Data modelling recommendations for Apache Avro

I am a big fan of Apache Avro, said nobody ever…

Actually, in the context of Kafka/Streaming/Messaging, I like Apache Avro quite a bit, especially when paired with a Schema Registry that “protects” your topics/streams from “pollution”. Other alternatives are either too complex (JSON Schema) or designed for ephemeral data (Protobuf).

That said, Avro tends to confuse people with a data modelling background in SQL/Relational databases. In this post, I want to share some general modelling recommendations that will make your schemas more robust, semantically meaningful and easier to maintain.

Avoid nullable fields

This is a classic recommendation that I extend to EVERYTHING:

Table fields
Objects
API schemas

After all, null is the root of all evil, right?

Reducing the number of nullable fields in your schemas is also not complicated. Let’s take the following example:

record MyRecord {
  // NO!!
  union { null, string } country;

  // BETTER!
  string country;

  // PERFECT!
  string country = "United Kingdom";
}

In many cases, fields can be made “not null” when using a reasonable default (e.g. country can default to UK, currency can default to GBP).

While Java represents these fields as nullable by default, when using the Builder pattern implementation in code-generated POJOs, calling build() fails if a non-null value doesn’t have a value (and there is no default), guaranteeing that incorrect data isn’t instantiated (and published).

Assign defaults whenever possible

This recommendation complements the previous recommendation regarding nulls.

While not all fields will have natural candidates for a default (e.g., name), you should strive to define one whenever possible.

This is particularly important if new fields are added to an existing schema. The only way to maintain backward compatibility (i.e., reading old data with the new schema) is to give the new field a default. Otherwise, the new schema won’t be able to read old data because it will be missing the new field.

Use Logical Types

nulls are poor data modelling; they don’t define a type. Instead, they represent an absence of type altogether.

Programs are safer when we can constrain what is representable via restrictive types. If we apply this logic, embracing Avro’s logical types is the next sensible step.

record MyRecord {
  // NO!!
  float amount;

  // YES!
  decimal(18,8) amount;
}

Logical Types make schemas more semantically meaningful and reduce the possibility of error in downstream consumers. Using Logical Types, we guarantee that producers and consumers can restrict the data range to the most specific cases.

This recommendation includes using UTC-referencing Logical Types like date or timestamp-millis, which captures more semantical information than using a simple number type.

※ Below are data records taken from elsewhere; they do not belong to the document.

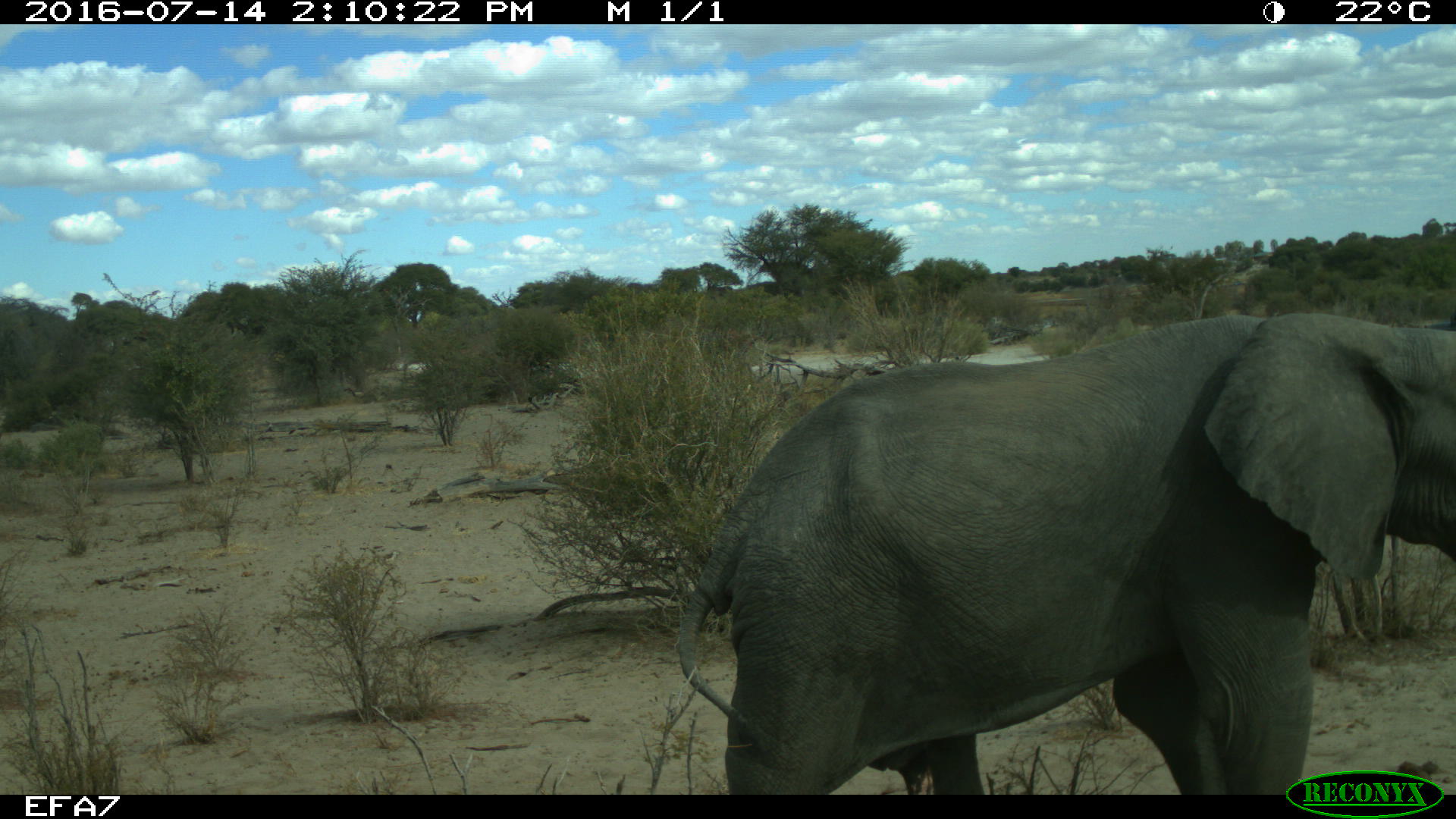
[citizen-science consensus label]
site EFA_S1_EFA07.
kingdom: Animalia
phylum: Chordata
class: Mammalia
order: Proboscidea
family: Elephantidae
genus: Loxodonta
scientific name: Loxodonta africana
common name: african bush elephant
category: elephant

Be aware of `union` quirks

Avro unions are an implementation of tagged/discriminated unions: they represent a data structure that can “hold a value that could take on several different, but fixed, types”. They are used to represent nullability for Avro fields:

union { null, actualType } yourField);

They can also represent a field that might contain different data types.

record MyRecord {
  union {
    PaymentRequested,
    PaymentAccepted,
    PaymentReceived,
    PaymentReconciled
} event;

Unions are excellent as part of rich schemas that capture all data types a field might contain, aiming to constrain the space of representable data/state.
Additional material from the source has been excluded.